I started martial arts at a school in Mississippi, learning PaSaRyu TKD.  The building had (and still has in a new building) a big, lighted sign saying "Karate".  When I asked the master why this was, he replied "It was a cheaper sign than Tae Kwon Do".


----------



## Spookey (Aug 14, 2011)

Here are a few good reasons for the continued use of the term...

1. The word "Karate" is a universally recognized martial arts terms among both martial artists and non martial artists so it get's the point across quickly'
2. Most dojangs will have a sign out side, most sign companies charge either per letter or sign dimensions, either way Karate is more cost efficient.
3. New students are born everyday, and few care what style they study...the just "wanna learn karate"
4. The instructor can use the sign both to draw attention, then to spread knowledge of the difference...

Unfortunately, in the United States there are still an extreme number of people who think all Asians are Chinese and all Hispanics are Mexican...that is the world of laziness we live in. People refuse to educate themselves, that is why they depend on us...the TEACHERS!


----------



## Makalakumu (Aug 14, 2011)

Taekwondo and Tang Soo Do belong in the Karate family IMO.  They share the Basics-Forms-Sparring training methodology and, even though these elements have no pedagogical link, this is something distinct to arts in the karate family.  


Branches on a tree...


----------



## rlobrecht (Aug 14, 2011)

Ignoring the cost per letter aspect, I wonder if Martial Arts would be as effective to the average prospective customer as Karate?


----------



## Kong Soo Do (Aug 14, 2011)

rlobrecht said:


> Ignoring the cost per letter aspect, I wonder if Martial Arts would be as effective to the average prospective customer as Karate?



I is an all encompasing term.  It should do nicely.

How about Korean Karate (TKD, TSD etc) that use Japanese and/or Okinwan kata rather that Korean forms?  Or, how about Korean Karate using Japanese and/or Okinawan terminolgy?


----------



## Makalakumu (Aug 14, 2011)

How about just karate?  Why do we need to nod toward nationality at all?


----------



## Gwai Lo Dan (Aug 14, 2011)

Makalakumu said:


> How about just karate?  Why do we need to nod toward nationality at all?


"Karate" itself is Japanese.  I think the term without nationality would be "martial arts".


----------



## Makalakumu (Aug 14, 2011)

Whilst I agree that "martial arts" would be the most generic term, I think "karate" nods toward a particular lineage that really does fit the bill.  Karate pedagogy has a particular structure that is repeated throughout it's Korean antecedents.  As far as non-nationality based families of martial arts are concerned, karate fits.

BTW - karate isn't Korean, or Japanese or even Okinawan...it means China Hand.  Who can argue that these martial arts do not ultimately relate back to China?


----------



## Cyriacus (Aug 14, 2011)

▶ [GOAL 1]
Rewrite the forum thread starting at "How about Korean Karate (TKD, TSD" and ending at "and/or Okinawan terminolgy?", and swap "kata" for "patterns".
The forum thread and the entries are unrelated to each other.

[Spatial relationship records]
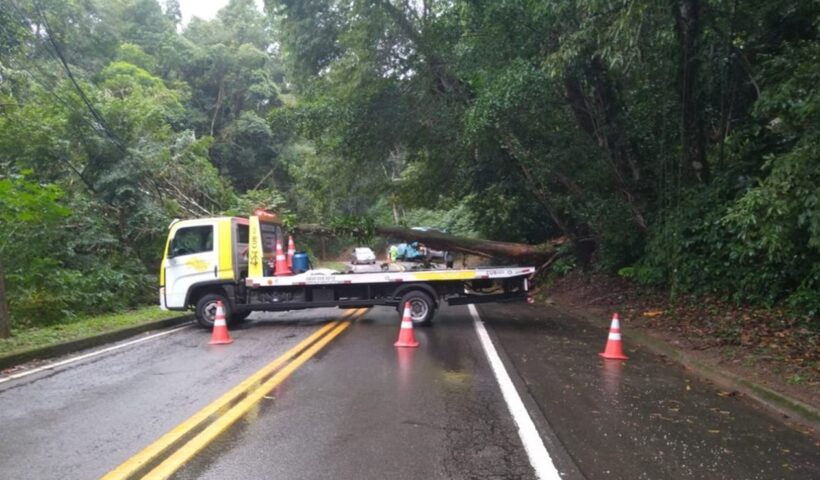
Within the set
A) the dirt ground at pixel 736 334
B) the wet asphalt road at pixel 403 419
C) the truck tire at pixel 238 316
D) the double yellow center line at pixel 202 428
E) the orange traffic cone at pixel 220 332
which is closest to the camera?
the double yellow center line at pixel 202 428

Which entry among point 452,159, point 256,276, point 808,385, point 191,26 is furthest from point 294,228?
point 191,26

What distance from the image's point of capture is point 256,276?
39.5 ft

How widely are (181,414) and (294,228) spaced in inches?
549

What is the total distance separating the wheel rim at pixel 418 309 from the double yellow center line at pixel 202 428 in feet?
11.7

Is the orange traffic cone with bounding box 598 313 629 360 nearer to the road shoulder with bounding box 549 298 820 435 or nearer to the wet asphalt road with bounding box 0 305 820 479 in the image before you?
the wet asphalt road with bounding box 0 305 820 479

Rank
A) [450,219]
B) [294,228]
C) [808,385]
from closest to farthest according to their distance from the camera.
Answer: [808,385]
[294,228]
[450,219]

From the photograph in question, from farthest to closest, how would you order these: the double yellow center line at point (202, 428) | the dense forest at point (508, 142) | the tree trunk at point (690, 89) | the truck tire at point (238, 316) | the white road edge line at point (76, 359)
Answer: the truck tire at point (238, 316), the tree trunk at point (690, 89), the dense forest at point (508, 142), the white road edge line at point (76, 359), the double yellow center line at point (202, 428)

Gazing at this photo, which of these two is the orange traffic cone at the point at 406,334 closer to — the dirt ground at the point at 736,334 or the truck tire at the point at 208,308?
the dirt ground at the point at 736,334

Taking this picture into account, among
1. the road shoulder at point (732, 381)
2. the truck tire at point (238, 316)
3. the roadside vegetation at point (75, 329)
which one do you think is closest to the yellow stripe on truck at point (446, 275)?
the road shoulder at point (732, 381)

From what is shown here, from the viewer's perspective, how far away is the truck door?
12.1 m

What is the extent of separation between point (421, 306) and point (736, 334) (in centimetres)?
544

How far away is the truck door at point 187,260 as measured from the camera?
39.7 ft

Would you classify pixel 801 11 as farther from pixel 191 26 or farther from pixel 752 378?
pixel 191 26

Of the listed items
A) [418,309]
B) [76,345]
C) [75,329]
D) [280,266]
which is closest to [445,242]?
[418,309]
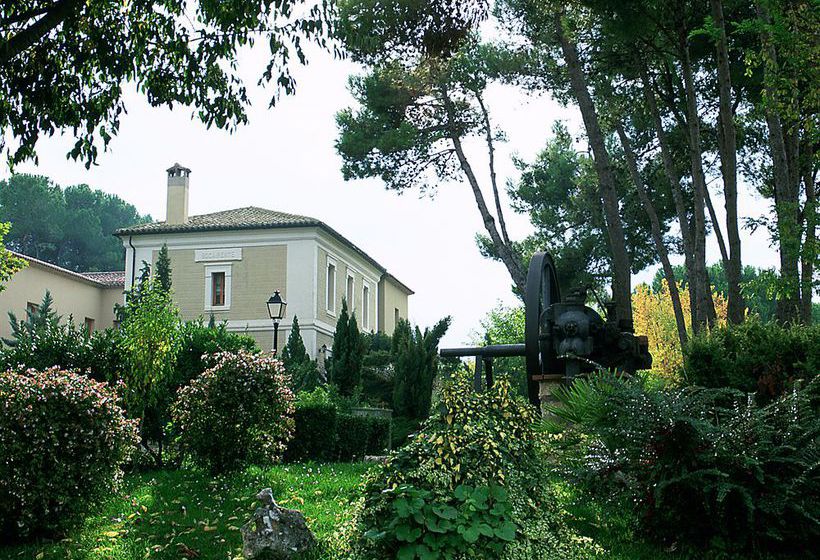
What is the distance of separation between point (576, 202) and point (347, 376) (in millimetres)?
9214

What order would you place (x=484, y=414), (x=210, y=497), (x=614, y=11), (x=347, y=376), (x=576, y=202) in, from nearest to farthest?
1. (x=484, y=414)
2. (x=210, y=497)
3. (x=614, y=11)
4. (x=347, y=376)
5. (x=576, y=202)

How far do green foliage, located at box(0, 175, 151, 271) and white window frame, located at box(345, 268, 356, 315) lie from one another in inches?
1037

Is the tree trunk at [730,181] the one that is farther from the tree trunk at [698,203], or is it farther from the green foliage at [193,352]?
the green foliage at [193,352]

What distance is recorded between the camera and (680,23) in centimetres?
1343

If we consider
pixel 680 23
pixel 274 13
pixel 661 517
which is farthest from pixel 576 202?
pixel 661 517

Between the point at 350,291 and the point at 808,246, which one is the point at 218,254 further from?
the point at 808,246

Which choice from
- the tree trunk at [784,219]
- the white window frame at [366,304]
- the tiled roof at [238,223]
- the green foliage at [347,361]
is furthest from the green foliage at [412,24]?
the white window frame at [366,304]

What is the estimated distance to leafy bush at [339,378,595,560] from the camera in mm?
4164

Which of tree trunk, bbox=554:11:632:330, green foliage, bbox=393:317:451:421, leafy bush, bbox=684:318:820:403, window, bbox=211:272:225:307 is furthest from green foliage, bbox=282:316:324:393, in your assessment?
leafy bush, bbox=684:318:820:403

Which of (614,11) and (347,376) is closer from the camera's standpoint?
(614,11)

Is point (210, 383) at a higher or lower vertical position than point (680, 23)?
lower

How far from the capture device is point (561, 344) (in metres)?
8.31

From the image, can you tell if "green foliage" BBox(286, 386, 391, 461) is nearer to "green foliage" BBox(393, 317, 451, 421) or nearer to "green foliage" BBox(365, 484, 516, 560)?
"green foliage" BBox(393, 317, 451, 421)

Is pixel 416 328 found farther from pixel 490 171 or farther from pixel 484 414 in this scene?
pixel 484 414
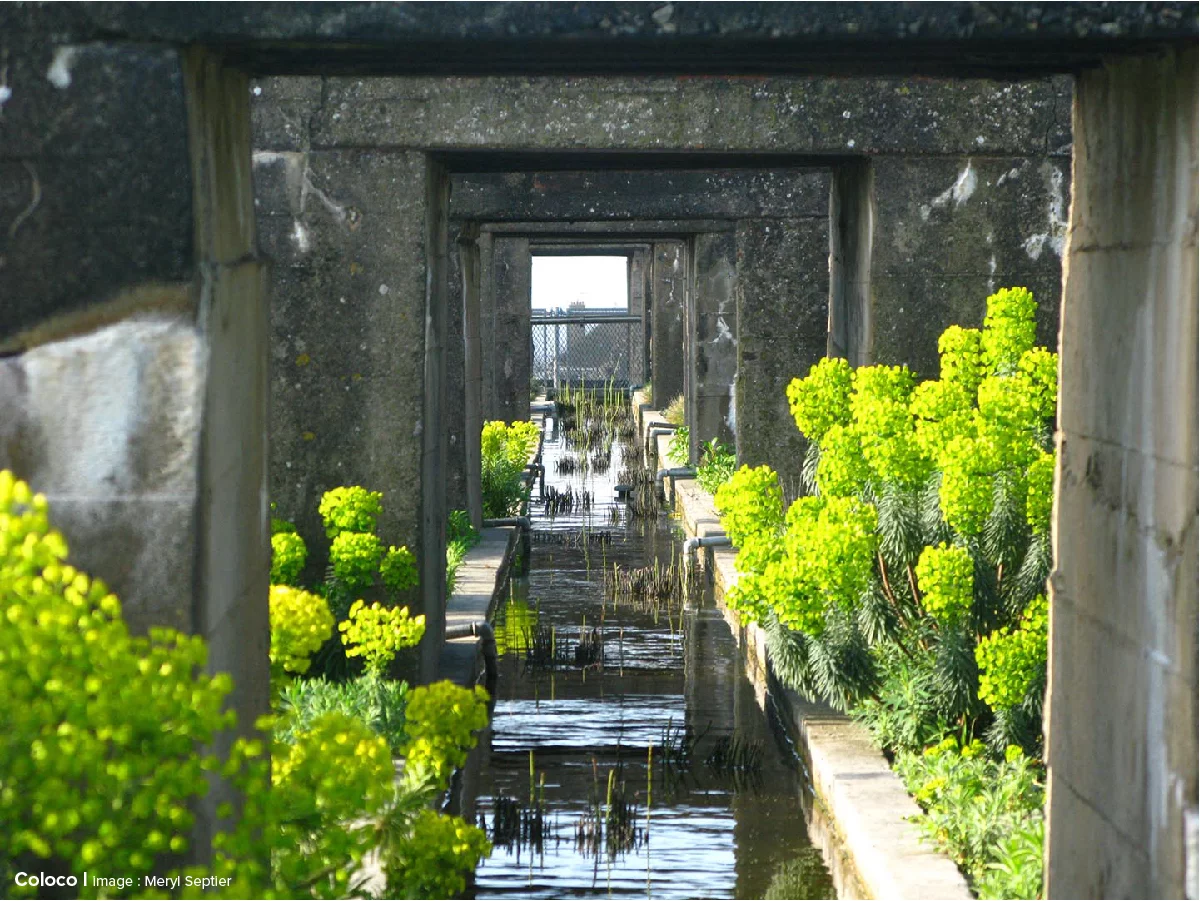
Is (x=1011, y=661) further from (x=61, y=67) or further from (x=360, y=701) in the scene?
(x=61, y=67)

▶ [GOAL 2]
Please say how many lines of the entries contain the string "bush", with case counting, and give only the number.

▶ [ANSWER 1]
How about Korean Karate (TKD, TSD etc) that use Japanese and/or Okinwan patterns rather that Korean forms?  Or, how about Korean Karate using Japanese and/or Okinawan terminolgy?

▶ [ANSWER 2]
3